And I used it like this:

q = [ChunkTokenizeAndNumericalizeProcessor(tokenizer=Tokenizer(tok_func=SpacyTokenizer, n_cpus=96),
                                           chunksize=350000,
                                           max_vocab=100000,
                                           min_freq=2,
                                           mark_fields=False,
                                           include_bos=True,
                                           include_eos=False
     )]

tl = TextList.from_df(df, path=path, processor=q).split_by_rand_pct(0.1).label_for_lm()
data_lm = tl.databunch(bs=80)
data_lm.show_batch()

Onwards to training!

danaludwig · March 28, 2019, 12:54am

Hi Brad,

Beautiful piece of work! So many questions - it’s hard to get my head past the idea that Tokenization shouldn’t be so slow and so memory-hungry, But with Spacy that seems to be the case. I’m trying to tokenize a 9 Gigabyte dataset with 1 core and 64GiB RAM, and it still seems to be eating memory as bad as when I had it using multiple cores (tried 2, 4 and 6 cores). 4 and 6 crash with out of memory.

Dumb questions first:

are you completely rewriting the tokenizer or are there some places where you are calling out to spacy?
where do you define “SpacyWhitespaceTokenizer”?
345 GB of memory still sounds like a lot, and I’m not authorized to move my data to AWS. You said earlier

“I did end up training a language model with a ~4GB subsample and it works great. But I’m dreaming of how good it would be if it was trained on the other 60GB of data as well.”

I have similar dreams (9GB corpus today, 100GB someday). But I shouldn’t be storing any version of that corpus in RAM; it seems unnecessary. At most, the vocab should be in RAM, eg, some python dict. Even if our candidate vocab plus frequency counts gets up to several million strings, I just don’t see how that translates to 345 GB of RAM. Where was it that you and/or Spacy ended up needing so much memory?

Thanks for the generous contribution to our dreams! - Dana

yeldarb · March 28, 2019, 1:40am

are you completely rewriting the tokenizer or are there some places where you are calling out to spacy?

I’m still calling out to spacy; this is the line that does that (because tokenizer is a SpacyTokenizer):
tokens = self.tokenizer.process_all(ds.items[i:i+self.chunksize])

where do you define “SpacyWhitespaceTokenizer”?

Whoops, try SpacyTokenizer; SpacyWhitespaceTokenizer is a subclass of SpacyTokenizer that I customized a little bit because there were certain pieces of domain-specific whitespace I wanted to keep.

Where was it that you and/or Spacy ended up needing so much memory?

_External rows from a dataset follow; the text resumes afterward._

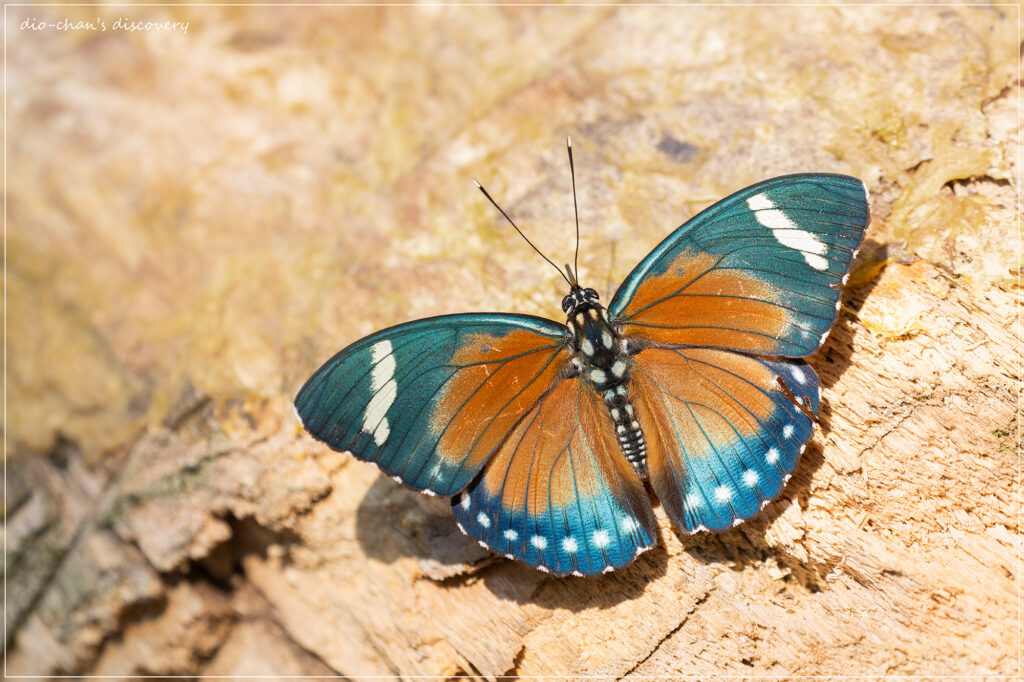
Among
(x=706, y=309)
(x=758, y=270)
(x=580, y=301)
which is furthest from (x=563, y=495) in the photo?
(x=758, y=270)

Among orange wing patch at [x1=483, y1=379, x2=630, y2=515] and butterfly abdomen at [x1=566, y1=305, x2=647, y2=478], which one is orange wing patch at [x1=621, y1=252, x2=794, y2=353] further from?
orange wing patch at [x1=483, y1=379, x2=630, y2=515]

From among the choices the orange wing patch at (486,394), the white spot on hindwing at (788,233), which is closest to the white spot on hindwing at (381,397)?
the orange wing patch at (486,394)

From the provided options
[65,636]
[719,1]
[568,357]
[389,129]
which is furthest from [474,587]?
[719,1]

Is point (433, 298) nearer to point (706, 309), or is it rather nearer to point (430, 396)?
point (430, 396)

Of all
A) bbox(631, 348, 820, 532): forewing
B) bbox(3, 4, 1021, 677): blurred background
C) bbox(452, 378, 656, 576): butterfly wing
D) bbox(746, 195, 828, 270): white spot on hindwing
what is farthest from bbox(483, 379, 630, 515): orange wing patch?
bbox(746, 195, 828, 270): white spot on hindwing

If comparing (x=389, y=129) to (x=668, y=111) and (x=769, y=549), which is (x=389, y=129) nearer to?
(x=668, y=111)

I think what takes up all the memory is that in order to parallelize between processes, python pickles the data it’s passing around so it multiplies your memory usage by the number of cores you’re using. Also the default stores a huge array of all the tokens in string format until it’s done processing the whole dataset; mine above throws those out once it numericalizes them.

There’s a tradeoff between number of cores (n_cpus), chunksize, speed, and memory. You can play with those parameters to see if you can find a combination that works on your machine and is fast enough for your needs.

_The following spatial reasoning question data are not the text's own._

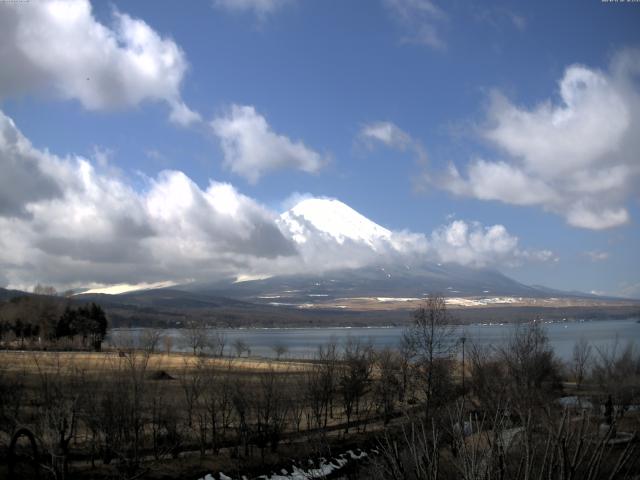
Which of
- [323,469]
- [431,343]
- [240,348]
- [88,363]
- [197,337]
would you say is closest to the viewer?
[323,469]

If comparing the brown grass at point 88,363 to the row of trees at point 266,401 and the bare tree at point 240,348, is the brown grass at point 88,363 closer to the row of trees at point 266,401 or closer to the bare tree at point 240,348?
the row of trees at point 266,401

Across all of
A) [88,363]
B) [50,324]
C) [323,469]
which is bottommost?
[323,469]

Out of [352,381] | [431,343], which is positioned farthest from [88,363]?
[431,343]

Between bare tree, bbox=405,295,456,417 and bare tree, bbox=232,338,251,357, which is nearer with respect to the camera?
bare tree, bbox=405,295,456,417

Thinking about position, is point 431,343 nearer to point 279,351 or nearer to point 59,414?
point 59,414

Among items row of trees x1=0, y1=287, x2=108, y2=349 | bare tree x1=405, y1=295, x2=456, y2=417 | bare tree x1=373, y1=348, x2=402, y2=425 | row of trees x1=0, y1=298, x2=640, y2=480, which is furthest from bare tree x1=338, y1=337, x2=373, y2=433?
row of trees x1=0, y1=287, x2=108, y2=349

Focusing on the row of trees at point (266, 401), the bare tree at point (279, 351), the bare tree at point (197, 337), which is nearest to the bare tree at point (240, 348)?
the bare tree at point (279, 351)

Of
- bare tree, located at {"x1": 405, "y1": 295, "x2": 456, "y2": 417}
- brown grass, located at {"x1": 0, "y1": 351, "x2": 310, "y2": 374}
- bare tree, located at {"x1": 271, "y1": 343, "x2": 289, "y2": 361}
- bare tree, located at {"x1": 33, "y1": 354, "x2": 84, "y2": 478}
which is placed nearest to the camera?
bare tree, located at {"x1": 33, "y1": 354, "x2": 84, "y2": 478}

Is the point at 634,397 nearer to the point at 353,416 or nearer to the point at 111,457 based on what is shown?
the point at 353,416

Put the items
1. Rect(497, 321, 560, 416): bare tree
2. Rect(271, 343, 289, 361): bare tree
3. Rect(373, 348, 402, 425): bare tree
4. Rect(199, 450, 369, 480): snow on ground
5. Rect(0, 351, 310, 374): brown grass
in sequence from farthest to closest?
Rect(271, 343, 289, 361): bare tree
Rect(0, 351, 310, 374): brown grass
Rect(373, 348, 402, 425): bare tree
Rect(497, 321, 560, 416): bare tree
Rect(199, 450, 369, 480): snow on ground

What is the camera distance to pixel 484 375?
4169 centimetres

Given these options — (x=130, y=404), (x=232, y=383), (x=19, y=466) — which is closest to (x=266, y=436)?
(x=232, y=383)

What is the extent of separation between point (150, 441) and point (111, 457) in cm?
401

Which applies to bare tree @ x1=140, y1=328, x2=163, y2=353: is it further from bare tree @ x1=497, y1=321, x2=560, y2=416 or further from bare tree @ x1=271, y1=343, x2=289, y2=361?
bare tree @ x1=271, y1=343, x2=289, y2=361
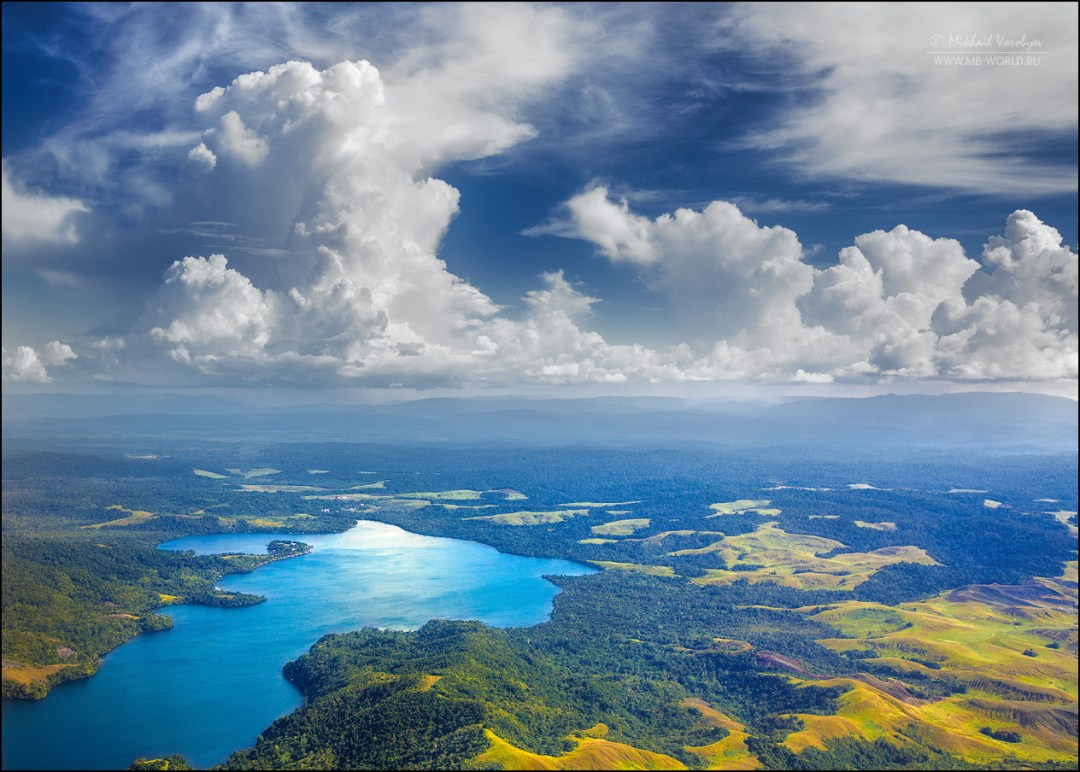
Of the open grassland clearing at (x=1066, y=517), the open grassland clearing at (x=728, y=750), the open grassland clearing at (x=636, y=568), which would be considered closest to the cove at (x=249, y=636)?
the open grassland clearing at (x=636, y=568)

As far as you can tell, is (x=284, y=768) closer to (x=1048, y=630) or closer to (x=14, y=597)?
(x=14, y=597)

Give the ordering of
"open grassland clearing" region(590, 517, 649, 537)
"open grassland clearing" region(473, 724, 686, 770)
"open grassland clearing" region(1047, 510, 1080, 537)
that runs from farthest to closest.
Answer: "open grassland clearing" region(590, 517, 649, 537) → "open grassland clearing" region(1047, 510, 1080, 537) → "open grassland clearing" region(473, 724, 686, 770)

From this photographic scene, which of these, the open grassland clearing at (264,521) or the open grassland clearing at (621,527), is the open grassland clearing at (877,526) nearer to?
the open grassland clearing at (621,527)

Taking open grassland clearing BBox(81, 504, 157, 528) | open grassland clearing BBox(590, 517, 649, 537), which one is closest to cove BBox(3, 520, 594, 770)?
open grassland clearing BBox(81, 504, 157, 528)

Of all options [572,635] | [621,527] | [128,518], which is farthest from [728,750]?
[128,518]

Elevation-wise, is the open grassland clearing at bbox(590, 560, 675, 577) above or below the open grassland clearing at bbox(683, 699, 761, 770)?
below

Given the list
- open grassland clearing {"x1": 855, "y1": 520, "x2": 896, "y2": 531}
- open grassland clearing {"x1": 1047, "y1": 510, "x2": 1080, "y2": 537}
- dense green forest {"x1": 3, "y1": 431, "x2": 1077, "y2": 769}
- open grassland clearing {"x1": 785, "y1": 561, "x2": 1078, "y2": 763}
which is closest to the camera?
dense green forest {"x1": 3, "y1": 431, "x2": 1077, "y2": 769}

My vocab only ended up taking ~5MB in the end. I’m not sure yet how much memory will be used during training but I don’t expect it to be anywhere near that 345GB peak reached during tokenization.

shruti_01 · April 27, 2019, 4:23am

Hi folks, slightly off-topic.

Where can I find the documentation for proc_call_mp and partition_by_cores in

tok = Tokenizer().proc_all_mp(partition_by_cores(texts))

Tokenizer() I found in the fastai.text library. Couldn’t figure out where the other two functions are.

yeldarb · April 27, 2019, 2:24pm

Looks like proc_all_mp is in the old fastai v0.7

partition_by_cores is in here (in addition to the old code): https://github.com/fastai/fastai/blob/db1054441537d3fd948fc0e1f85b3c2d8ffec4f2/fastai/core.py

Where’d you see that used? You may be looking at the wrong thing?

shruti_01 · April 28, 2019, 3:19am

Ah. Thanks.

lesson 10, 2018
This code - https://github.com/fastai/fastai/blob/master/courses/dl2/imdb.ipynb

yeldarb · April 28, 2019, 3:32am

Yep, last year’s dl2 uses fastai v0.7; the above code is all for v1.